Top of Material supplied
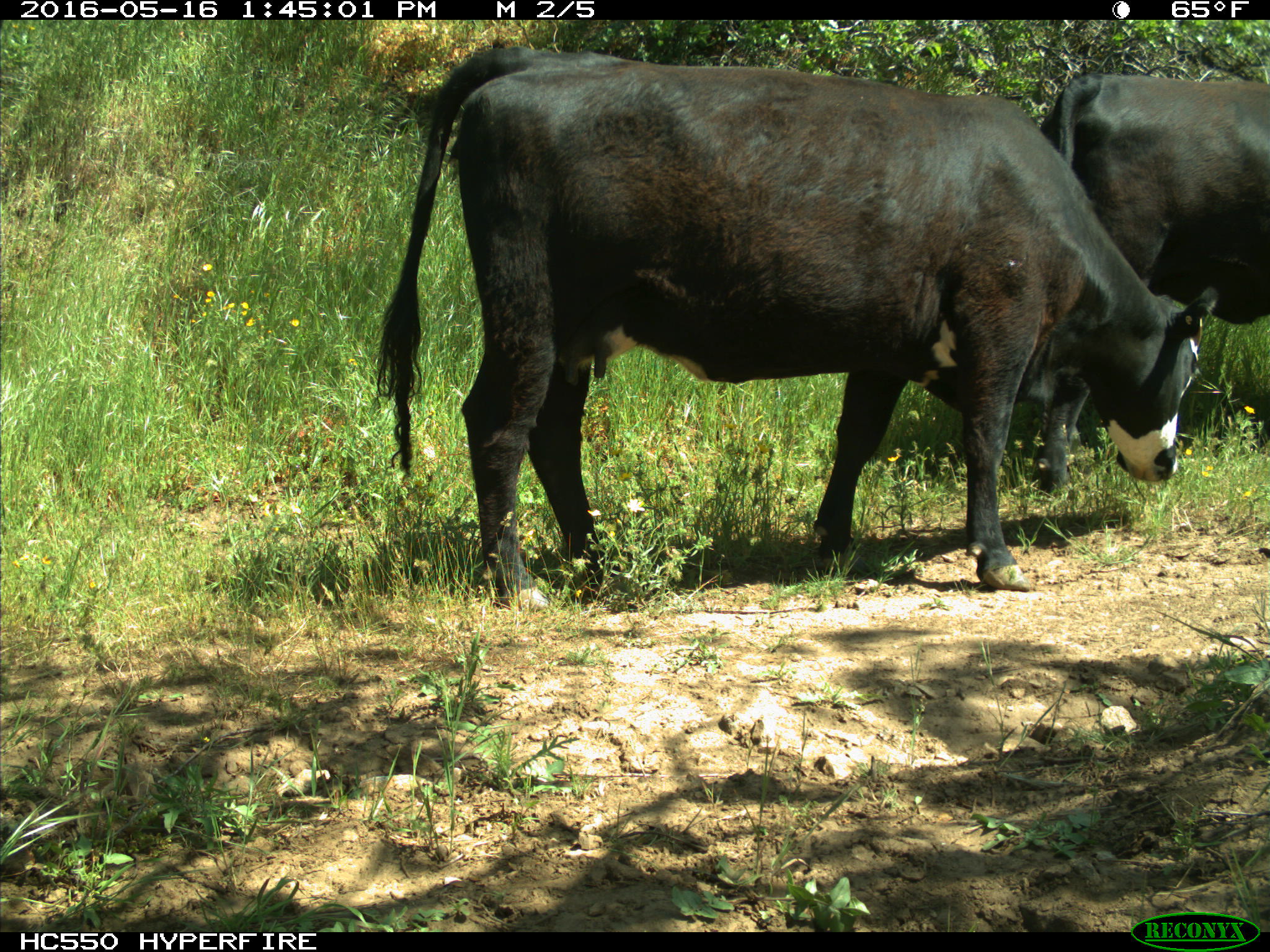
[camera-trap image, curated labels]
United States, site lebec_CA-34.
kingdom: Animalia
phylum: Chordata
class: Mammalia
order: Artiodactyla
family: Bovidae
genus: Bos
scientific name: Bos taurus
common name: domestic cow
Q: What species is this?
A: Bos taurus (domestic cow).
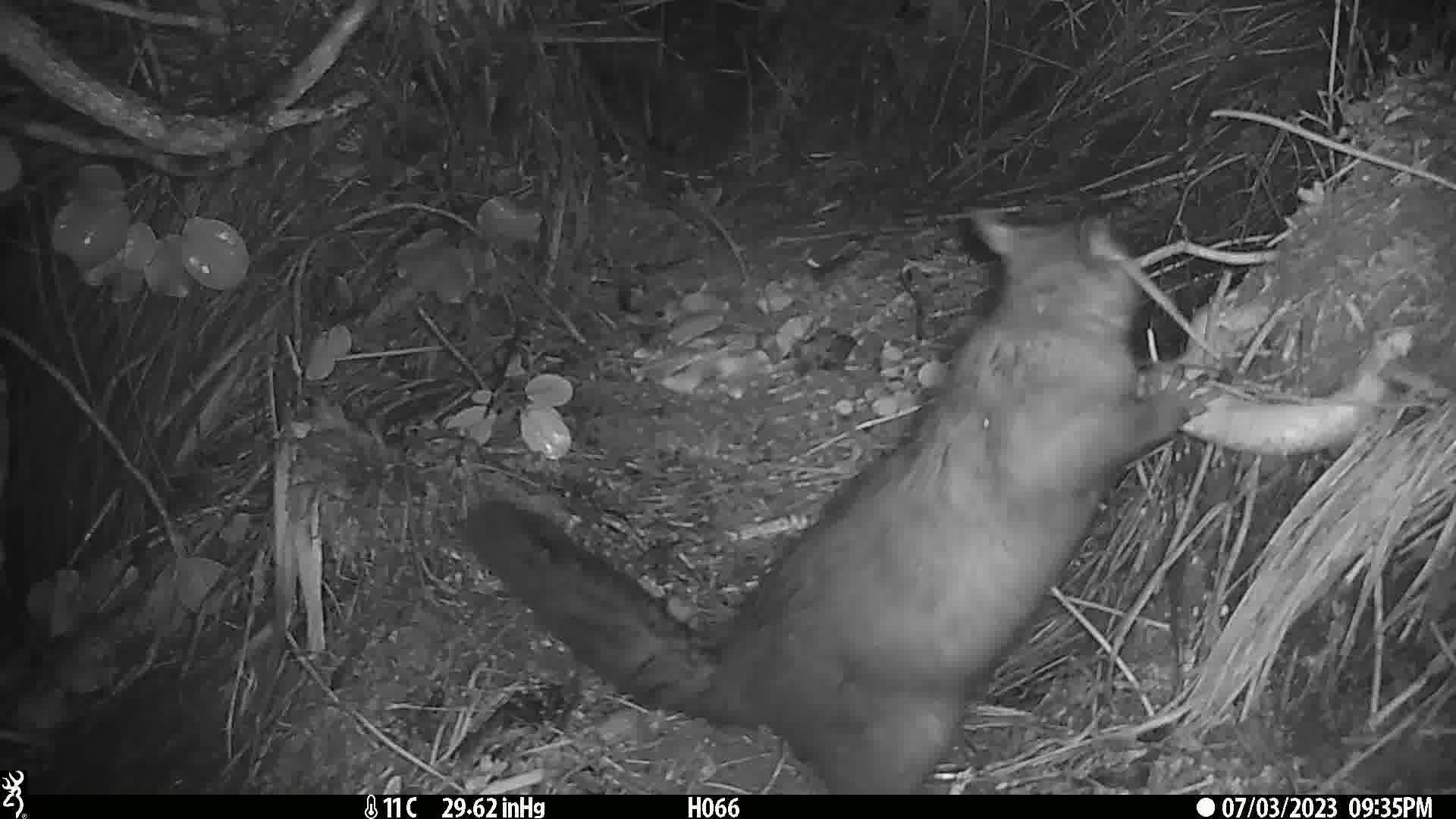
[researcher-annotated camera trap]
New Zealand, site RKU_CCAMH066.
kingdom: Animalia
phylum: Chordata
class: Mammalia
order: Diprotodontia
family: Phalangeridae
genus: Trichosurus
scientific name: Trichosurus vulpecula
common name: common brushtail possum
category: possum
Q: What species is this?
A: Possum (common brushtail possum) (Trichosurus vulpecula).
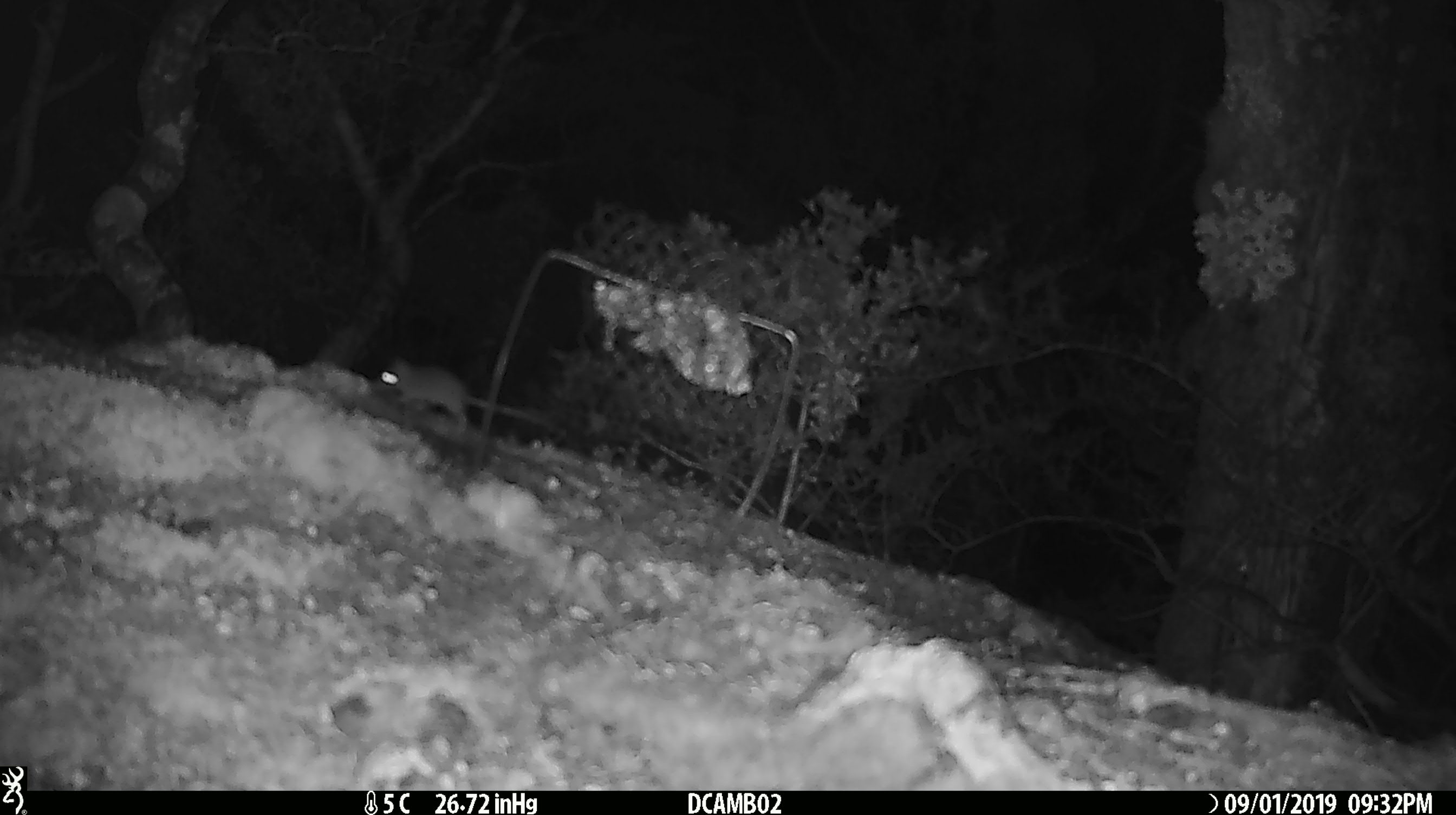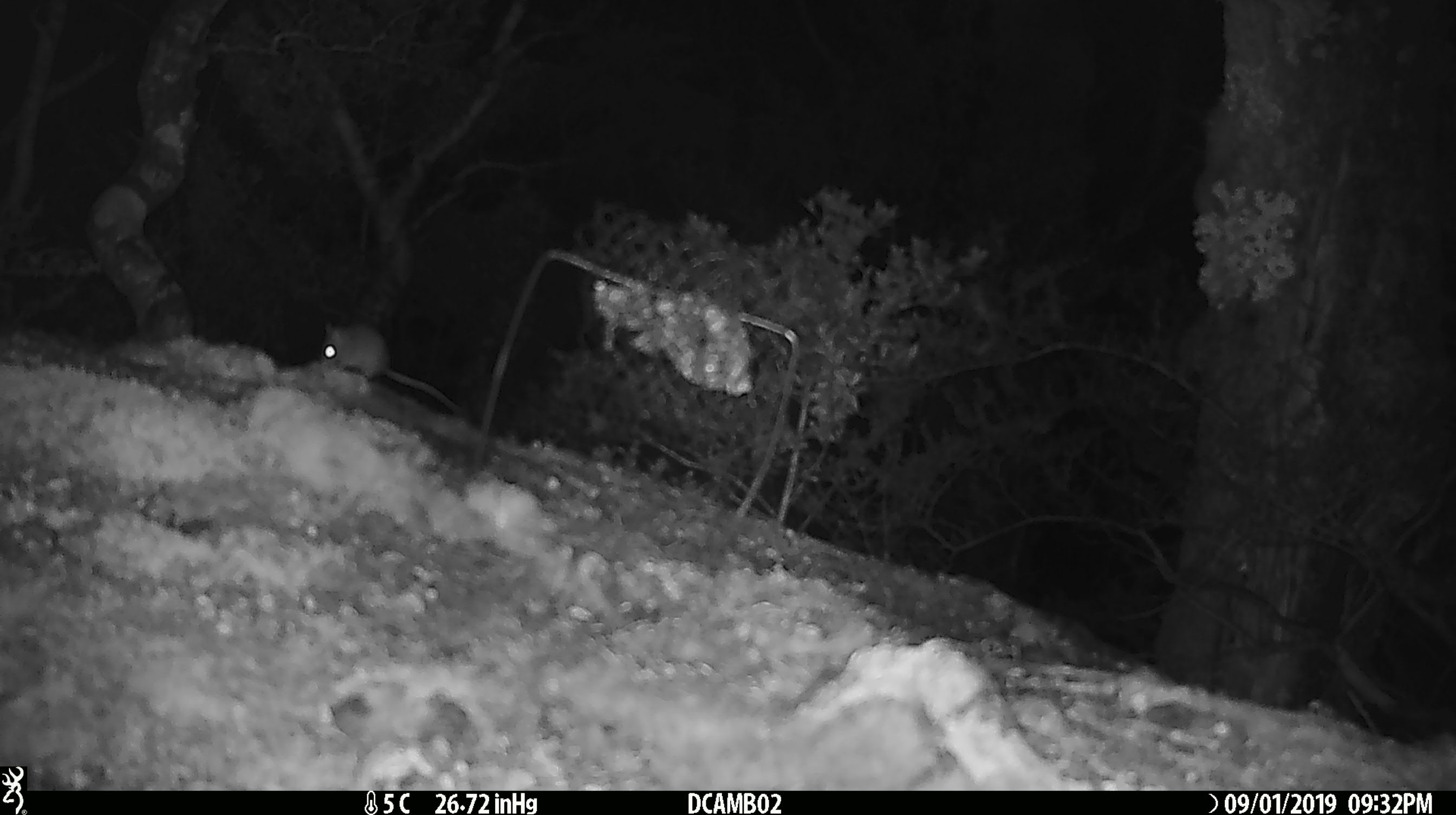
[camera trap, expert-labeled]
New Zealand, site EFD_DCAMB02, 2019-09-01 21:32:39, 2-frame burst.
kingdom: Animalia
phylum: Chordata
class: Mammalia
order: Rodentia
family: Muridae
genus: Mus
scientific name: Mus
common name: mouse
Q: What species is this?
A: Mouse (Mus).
Bottom of Material supplied
Top of Material supplied
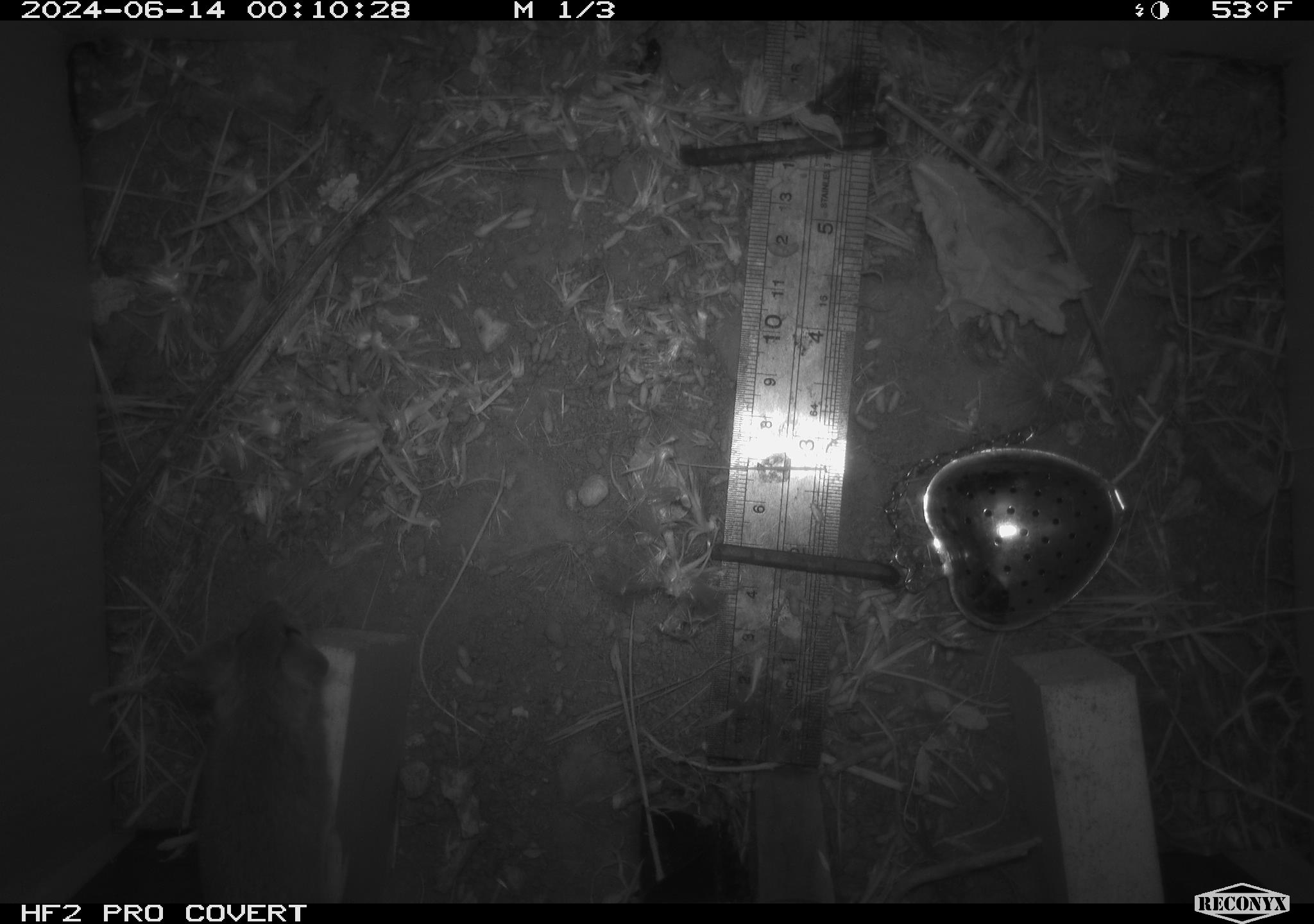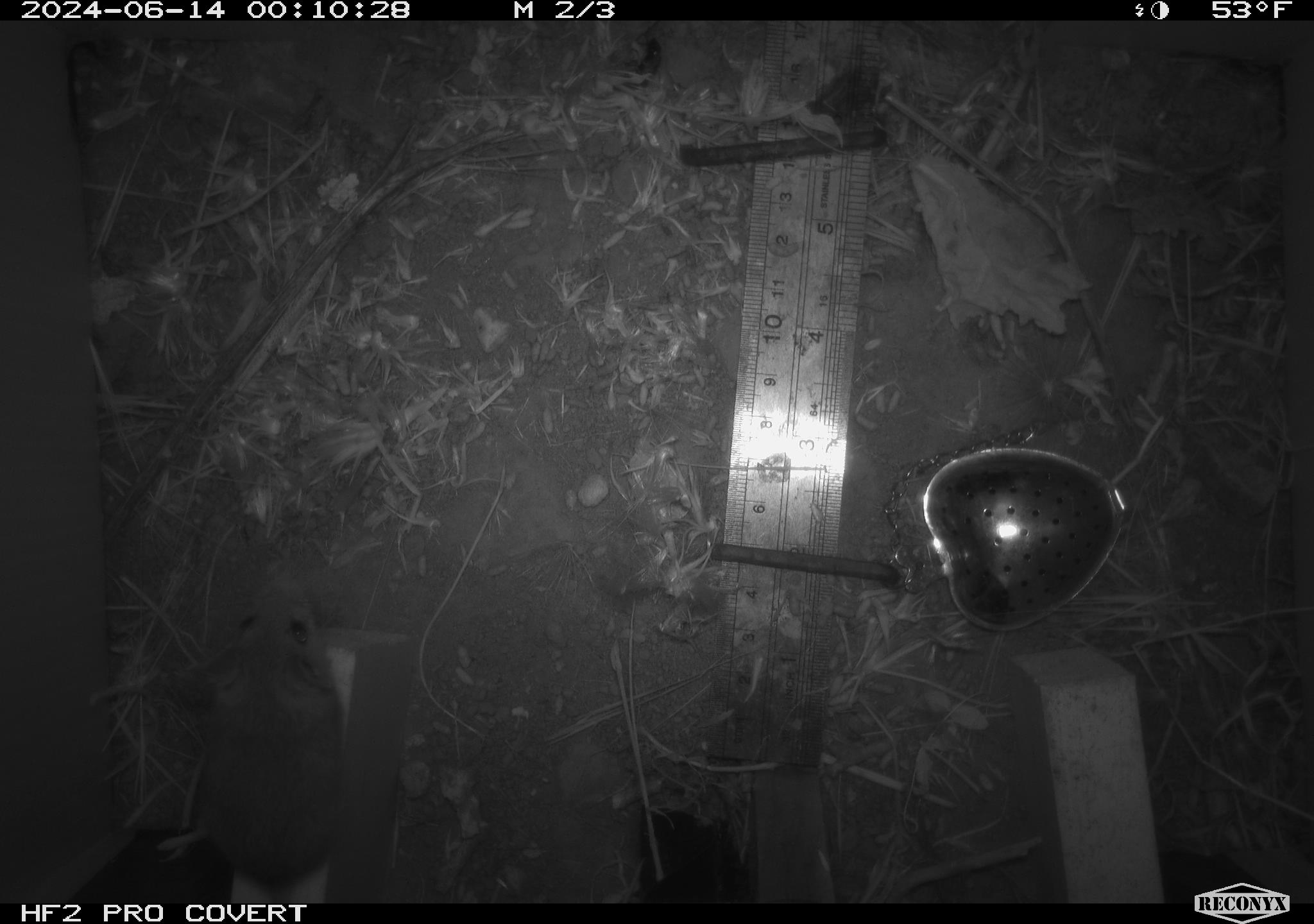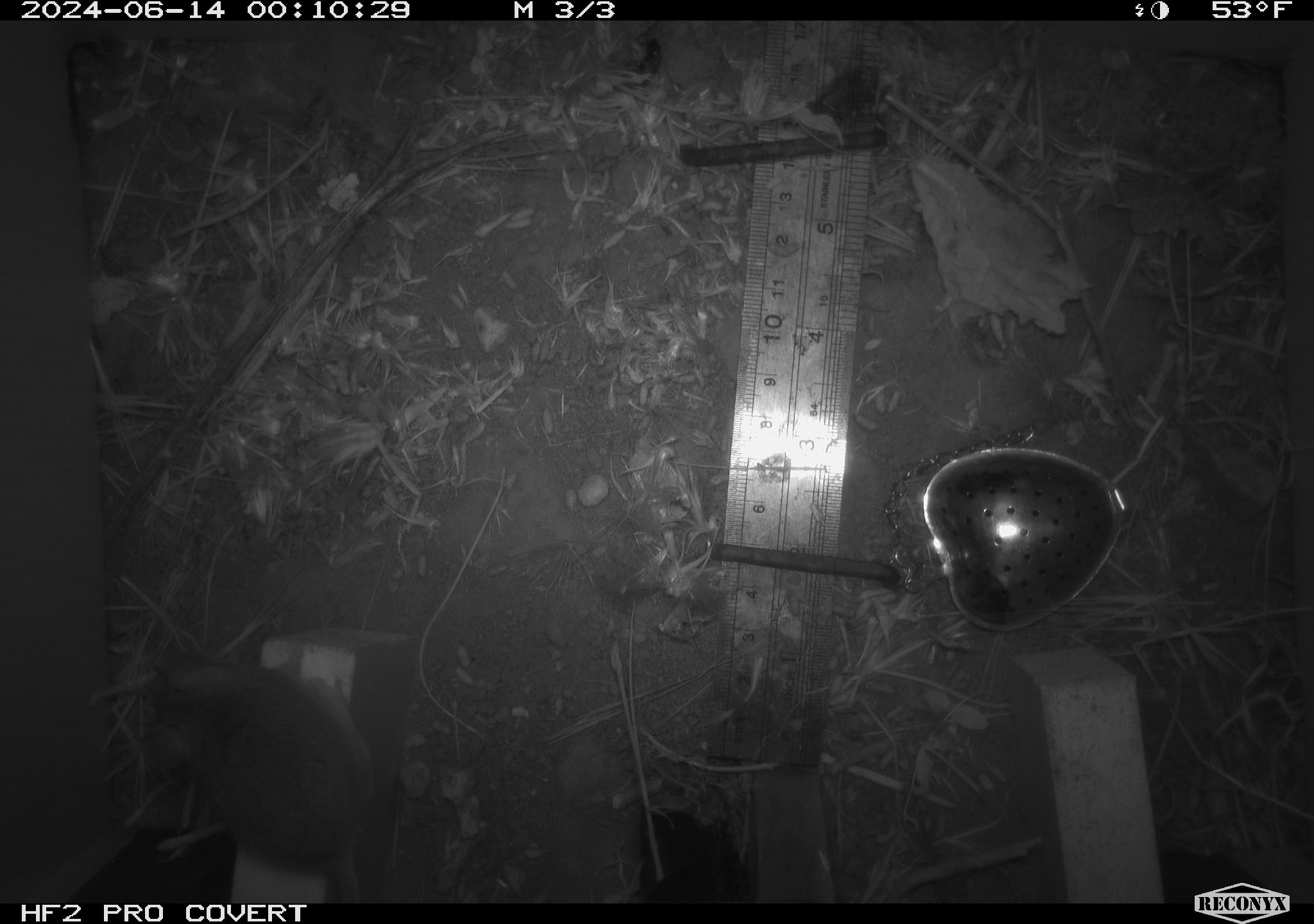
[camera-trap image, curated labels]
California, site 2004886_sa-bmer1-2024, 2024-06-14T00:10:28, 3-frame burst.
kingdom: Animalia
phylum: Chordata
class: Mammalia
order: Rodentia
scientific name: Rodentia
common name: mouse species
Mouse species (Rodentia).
Bottom of Material supplied
→ **Work instruction**
Your task is to copy only the lines above starting at the one containing "family: Bovidae" and ending at the one containing "A: Mouse (Mus).". Copy them exactly, both ends included, and omit the pictures.

→ **Output for this task**
family: Bovidae
genus: Bos
scientific name: Bos taurus
common name: domestic cow
Q: What species is this?
A: Bos taurus (domestic cow).
[researcher-annotated camera trap]
New Zealand, site RKU_CCAMH066.
kingdom: Animalia
phylum: Chordata
class: Mammalia
order: Diprotodontia
family: Phalangeridae
genus: Trichosurus
scientific name: Trichosurus vulpecula
common name: common brushtail possum
category: possum
Q: What species is this?
A: Possum (common brushtail possum) (Trichosurus vulpecula).
[camera trap, expert-labeled]
New Zealand, site EFD_DCAMB02, 2019-09-01 21:32:39, 2-frame burst.
kingdom: Animalia
phylum: Chordata
class: Mammalia
order: Rodentia
family: Muridae
genus: Mus
scientific name: Mus
common name: mouse
Q: What species is this?
A: Mouse (Mus).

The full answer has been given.